After seven years of a pattern of going “through hell” for three months, then having manic phases of “dashing around”, Anton found it more and more difficult to fight. His GP was not very friendly or helpful so he went to see his mum's GP who prescribed Prozac and Endronax. They didn't work so she referred him to a psychiatrist. Anton saw many different psychiatrists and they were all puzzled and their diagnoses varied. When medication didn't work, they suggested talking therapy. Anton doubted it would help and it didn't. Eventually Anton was told, “We've given up” and was discharged by the psychiatrist. 

Anton lives in hope that someone will introduce a medicine that will work for him. Anton has also tried taking Omega 3 fish oil, acupuncture, homeopathy, Chinese medicine, and Qi Gong, but they were all unsuccessful. He wanted to try electro convulsive therapy (ECT) but it was refused because of his coronary heart disease. 
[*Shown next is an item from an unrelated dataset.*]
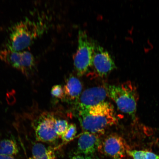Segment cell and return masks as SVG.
<instances>
[{"label":"cell","mask_w":159,"mask_h":159,"mask_svg":"<svg viewBox=\"0 0 159 159\" xmlns=\"http://www.w3.org/2000/svg\"><path fill=\"white\" fill-rule=\"evenodd\" d=\"M79 119L85 132L100 135L105 129L116 124L114 107L107 101L88 109L79 110Z\"/></svg>","instance_id":"6da1fadb"},{"label":"cell","mask_w":159,"mask_h":159,"mask_svg":"<svg viewBox=\"0 0 159 159\" xmlns=\"http://www.w3.org/2000/svg\"><path fill=\"white\" fill-rule=\"evenodd\" d=\"M44 30L41 21L26 17L10 28L5 48L14 51H23L32 45Z\"/></svg>","instance_id":"7a4b0ae2"},{"label":"cell","mask_w":159,"mask_h":159,"mask_svg":"<svg viewBox=\"0 0 159 159\" xmlns=\"http://www.w3.org/2000/svg\"><path fill=\"white\" fill-rule=\"evenodd\" d=\"M106 88L107 96L116 103L119 110L134 118L139 98L136 87L127 82L120 85H108Z\"/></svg>","instance_id":"3957f363"},{"label":"cell","mask_w":159,"mask_h":159,"mask_svg":"<svg viewBox=\"0 0 159 159\" xmlns=\"http://www.w3.org/2000/svg\"><path fill=\"white\" fill-rule=\"evenodd\" d=\"M94 45L85 31H79L78 47L74 59L75 68L79 76L85 74L92 65Z\"/></svg>","instance_id":"277c9868"},{"label":"cell","mask_w":159,"mask_h":159,"mask_svg":"<svg viewBox=\"0 0 159 159\" xmlns=\"http://www.w3.org/2000/svg\"><path fill=\"white\" fill-rule=\"evenodd\" d=\"M57 119L51 113L43 112L31 121V126L38 142L52 143L56 141L59 138L55 130Z\"/></svg>","instance_id":"5b68a950"},{"label":"cell","mask_w":159,"mask_h":159,"mask_svg":"<svg viewBox=\"0 0 159 159\" xmlns=\"http://www.w3.org/2000/svg\"><path fill=\"white\" fill-rule=\"evenodd\" d=\"M0 60L27 76L32 75L35 69V57L27 51H14L6 48L0 49Z\"/></svg>","instance_id":"8992f818"},{"label":"cell","mask_w":159,"mask_h":159,"mask_svg":"<svg viewBox=\"0 0 159 159\" xmlns=\"http://www.w3.org/2000/svg\"><path fill=\"white\" fill-rule=\"evenodd\" d=\"M129 150L124 139L118 134H112L101 141L98 151L112 159H123Z\"/></svg>","instance_id":"52a82bcc"},{"label":"cell","mask_w":159,"mask_h":159,"mask_svg":"<svg viewBox=\"0 0 159 159\" xmlns=\"http://www.w3.org/2000/svg\"><path fill=\"white\" fill-rule=\"evenodd\" d=\"M99 76H106L116 68L114 61L106 50L95 43L92 65Z\"/></svg>","instance_id":"ba28073f"},{"label":"cell","mask_w":159,"mask_h":159,"mask_svg":"<svg viewBox=\"0 0 159 159\" xmlns=\"http://www.w3.org/2000/svg\"><path fill=\"white\" fill-rule=\"evenodd\" d=\"M107 96L106 87H95L86 89L81 93L77 101L79 110L88 109L105 102Z\"/></svg>","instance_id":"9c48e42d"},{"label":"cell","mask_w":159,"mask_h":159,"mask_svg":"<svg viewBox=\"0 0 159 159\" xmlns=\"http://www.w3.org/2000/svg\"><path fill=\"white\" fill-rule=\"evenodd\" d=\"M101 141L100 135L85 132L79 139L77 154L92 156L98 150Z\"/></svg>","instance_id":"30bf717a"},{"label":"cell","mask_w":159,"mask_h":159,"mask_svg":"<svg viewBox=\"0 0 159 159\" xmlns=\"http://www.w3.org/2000/svg\"><path fill=\"white\" fill-rule=\"evenodd\" d=\"M64 98L69 101L77 102L82 93V85L78 78L71 75L67 80L63 88Z\"/></svg>","instance_id":"8fae6325"},{"label":"cell","mask_w":159,"mask_h":159,"mask_svg":"<svg viewBox=\"0 0 159 159\" xmlns=\"http://www.w3.org/2000/svg\"><path fill=\"white\" fill-rule=\"evenodd\" d=\"M32 154L33 159H56L54 150L41 143L33 144Z\"/></svg>","instance_id":"7c38bea8"},{"label":"cell","mask_w":159,"mask_h":159,"mask_svg":"<svg viewBox=\"0 0 159 159\" xmlns=\"http://www.w3.org/2000/svg\"><path fill=\"white\" fill-rule=\"evenodd\" d=\"M19 152L16 142L12 139H4L0 140V154L13 156Z\"/></svg>","instance_id":"4fadbf2b"},{"label":"cell","mask_w":159,"mask_h":159,"mask_svg":"<svg viewBox=\"0 0 159 159\" xmlns=\"http://www.w3.org/2000/svg\"><path fill=\"white\" fill-rule=\"evenodd\" d=\"M127 154L133 159H159L158 155L148 151L129 150Z\"/></svg>","instance_id":"5bb4252c"},{"label":"cell","mask_w":159,"mask_h":159,"mask_svg":"<svg viewBox=\"0 0 159 159\" xmlns=\"http://www.w3.org/2000/svg\"><path fill=\"white\" fill-rule=\"evenodd\" d=\"M77 132L76 125L74 124H70L66 131L61 136L63 142L66 143L72 140L76 135Z\"/></svg>","instance_id":"9a60e30c"},{"label":"cell","mask_w":159,"mask_h":159,"mask_svg":"<svg viewBox=\"0 0 159 159\" xmlns=\"http://www.w3.org/2000/svg\"><path fill=\"white\" fill-rule=\"evenodd\" d=\"M69 125L66 120L57 119L55 123V130L59 137L62 136L66 131Z\"/></svg>","instance_id":"2e32d148"},{"label":"cell","mask_w":159,"mask_h":159,"mask_svg":"<svg viewBox=\"0 0 159 159\" xmlns=\"http://www.w3.org/2000/svg\"><path fill=\"white\" fill-rule=\"evenodd\" d=\"M51 94L55 98L60 99L64 98V92L63 89L60 85H55L51 90Z\"/></svg>","instance_id":"e0dca14e"},{"label":"cell","mask_w":159,"mask_h":159,"mask_svg":"<svg viewBox=\"0 0 159 159\" xmlns=\"http://www.w3.org/2000/svg\"><path fill=\"white\" fill-rule=\"evenodd\" d=\"M91 156L77 154L72 157L71 159H92V158Z\"/></svg>","instance_id":"ac0fdd59"},{"label":"cell","mask_w":159,"mask_h":159,"mask_svg":"<svg viewBox=\"0 0 159 159\" xmlns=\"http://www.w3.org/2000/svg\"><path fill=\"white\" fill-rule=\"evenodd\" d=\"M0 159H16L12 156L0 154Z\"/></svg>","instance_id":"d6986e66"},{"label":"cell","mask_w":159,"mask_h":159,"mask_svg":"<svg viewBox=\"0 0 159 159\" xmlns=\"http://www.w3.org/2000/svg\"><path fill=\"white\" fill-rule=\"evenodd\" d=\"M92 159H99V158H92Z\"/></svg>","instance_id":"ffe728a7"},{"label":"cell","mask_w":159,"mask_h":159,"mask_svg":"<svg viewBox=\"0 0 159 159\" xmlns=\"http://www.w3.org/2000/svg\"><path fill=\"white\" fill-rule=\"evenodd\" d=\"M29 159H33L32 158H31L30 157Z\"/></svg>","instance_id":"44dd1931"}]
</instances>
Anton thinks his depression may be related to his perfectionist attitude and get up and go nature. He read somewhere that his brain is like an electrical circuit which he has overloaded and blown the fuse. At his lowest point, Anton tried to commit suicide twice because he felt he had nothing to live for after he had to sell his house and take casual part-time work. He lied to the psychiatrist about his feelings because he didn't want to be sectioned. 

Anton says his family don't understand his illness because physically he looks OK. People tell him, “Pull yourself together”. He says people have a common notion of depression, and many people think they've been depressed, although they haven't. He thinks there should be more education for the family. He says that something good has come out of his illness, he knows how to deal with human relations' Anton says he now asks people with depression, “Is there something I can do for you?” rather than lecturing them.

When Anton was planning his third suicide attempt, he read a story in a Christian magazine that he thought was the Lord telling him he still has a purpose in life. Since then, Anton does voluntary work: he's on the Commission for Involvement of a Public Patient Forum and the Faculty of Old Age Psychiatry at the Royal College of Psychiatry and he's a resident director of the local Housing Association.